Sydney went to the linen closet and took out some sheets and a blanket. She almost automatically went to fetch the extra pillow from her room but then reminded himself that this was Sark, who didn't deserve pillows. On her way back to the living room, she spotted a big black duffel on the floor of the bathroom, where he must have left it after bandaging himself.

"Get that bag out of the bathroom," she snapped upon her return to the living room. She chucked the sheets at him. "I've got to get ready for bed."

"My apologies. Where would you like me to keep it going forward?" His voice betrayed that he was just as exhausted as she was, and glad that they had finally sorted it out.
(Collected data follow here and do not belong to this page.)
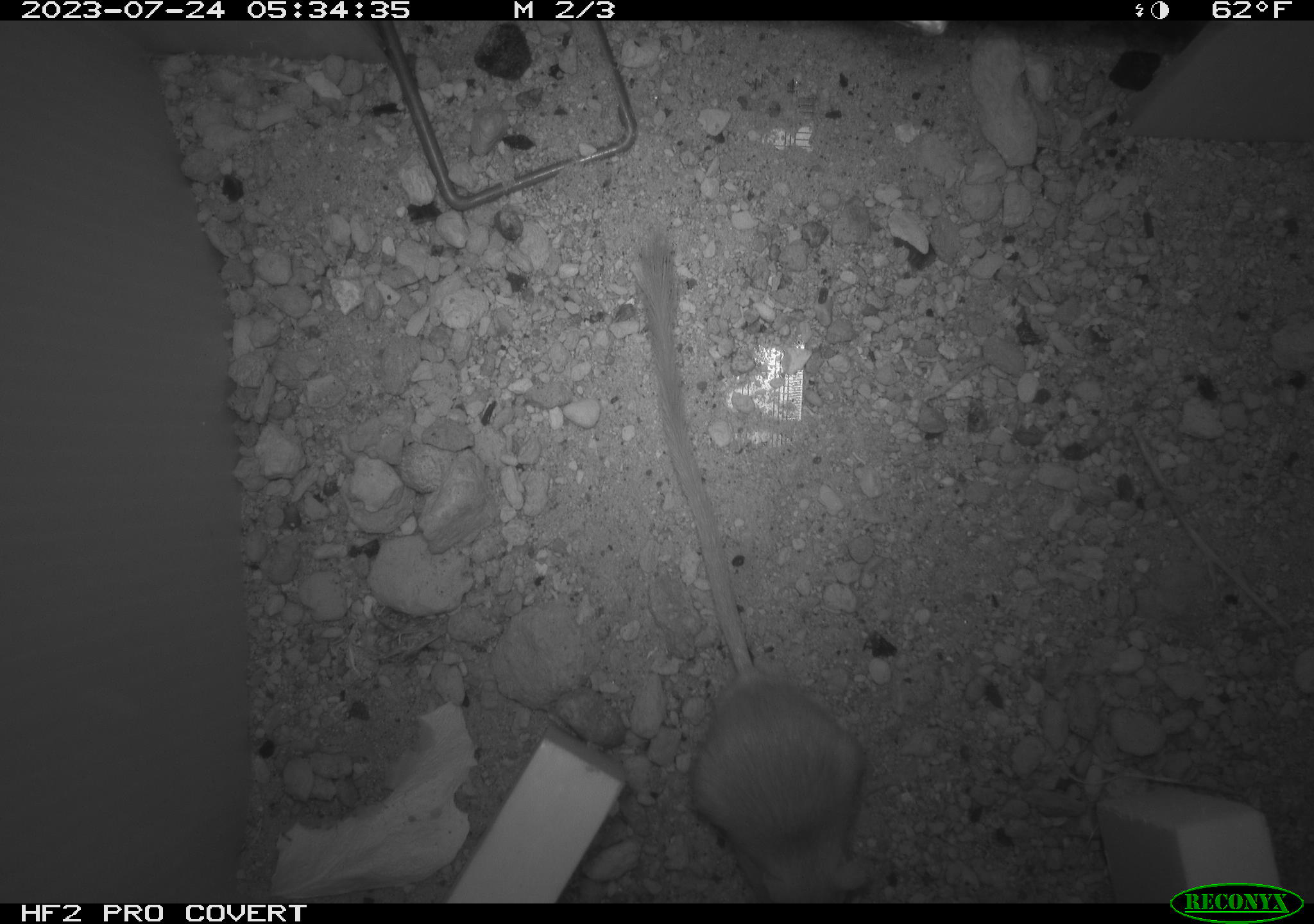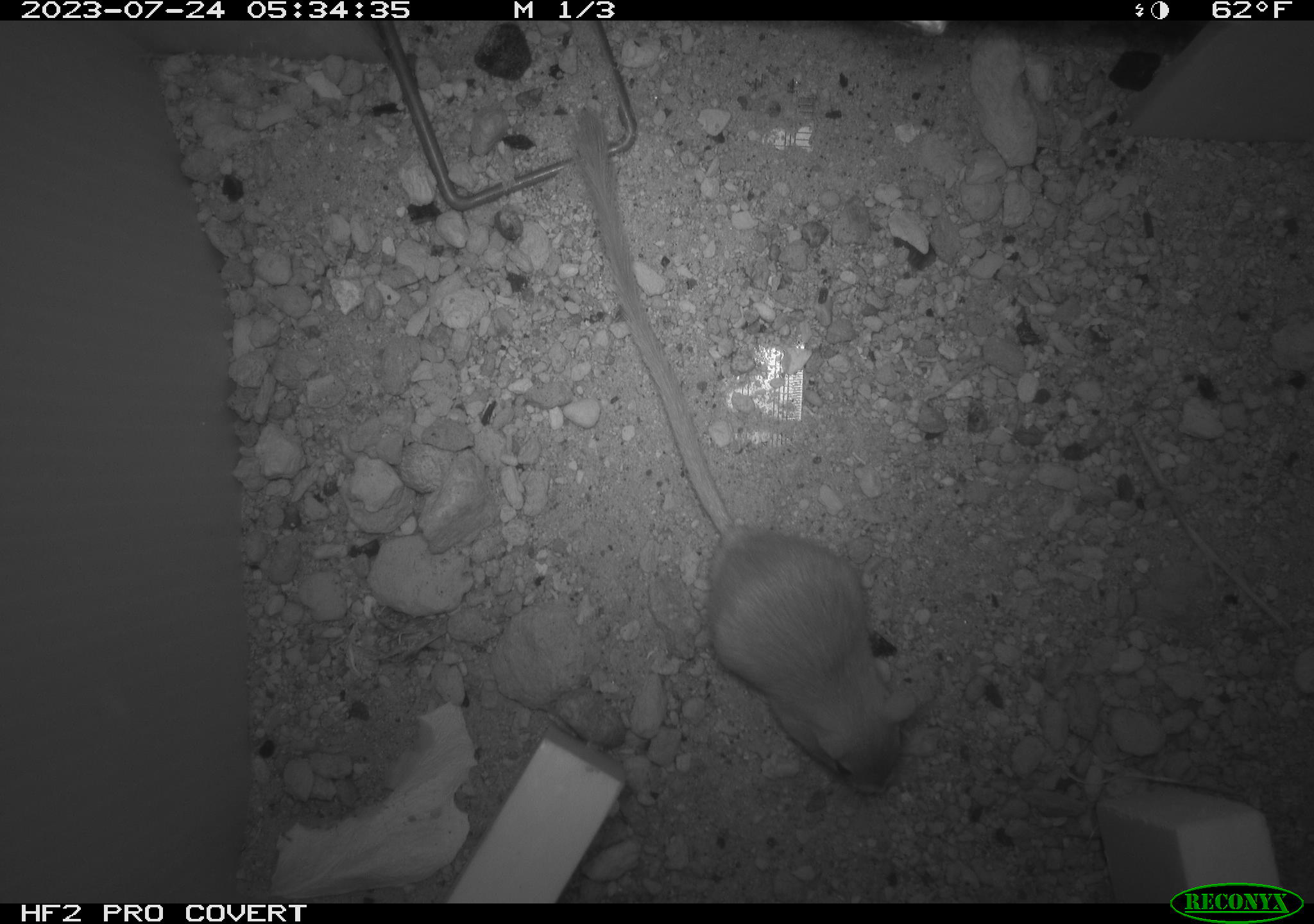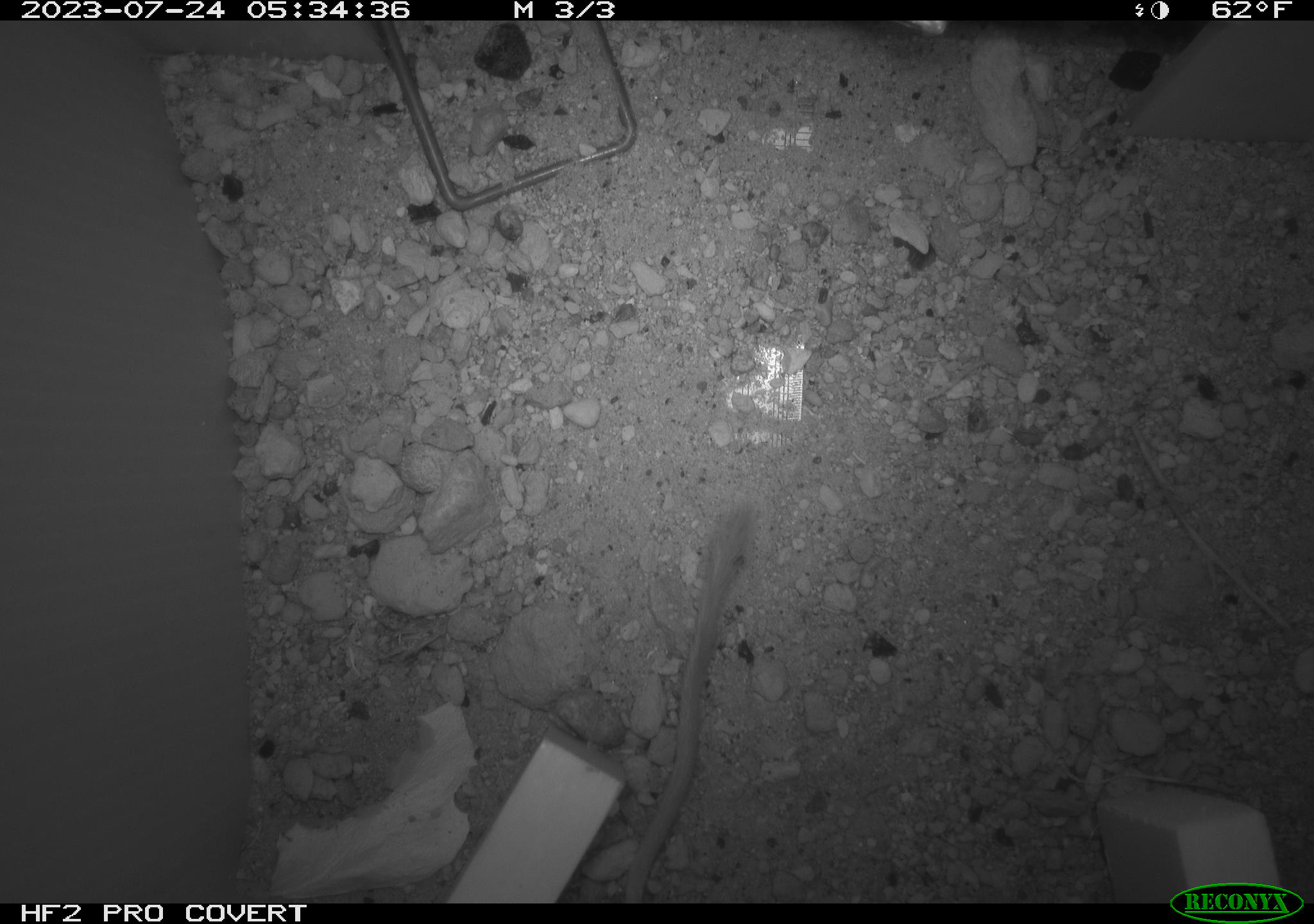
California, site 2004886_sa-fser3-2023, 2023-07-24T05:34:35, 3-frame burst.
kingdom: Animalia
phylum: Chordata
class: Mammalia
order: Rodentia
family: Heteromyidae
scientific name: Heteromyidae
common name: kangaroo rats and pocket mice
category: heteromyidae family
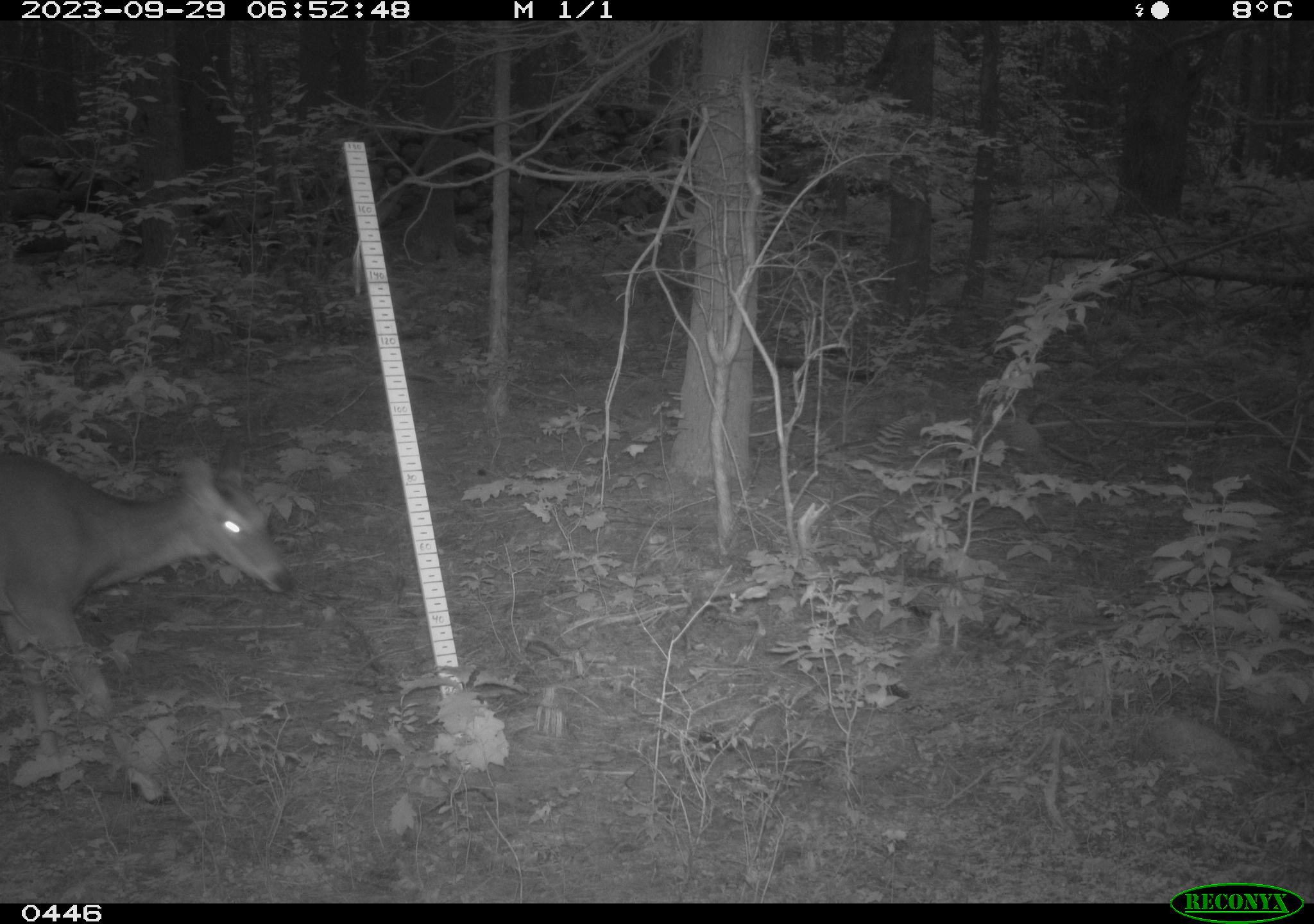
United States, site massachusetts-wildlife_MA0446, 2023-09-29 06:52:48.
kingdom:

"You can keep it in the hall closet. And you can use the bathroom after I'm done."

She stormed into the bathroom and tossed the bag out before shutting the door. By the time she'd finished brushing her teeth, Sark had 'made the couch' and was obsessively tucking the fitted sheet under the cushions as though it were a real mattress. She pretended not to notice and went right into her bedroom.

"Good-night, Sydney," she heard him call just before shutting the door. She leaned her back against it and sighed.

Well, at least she wouldn't dread going to work anymore.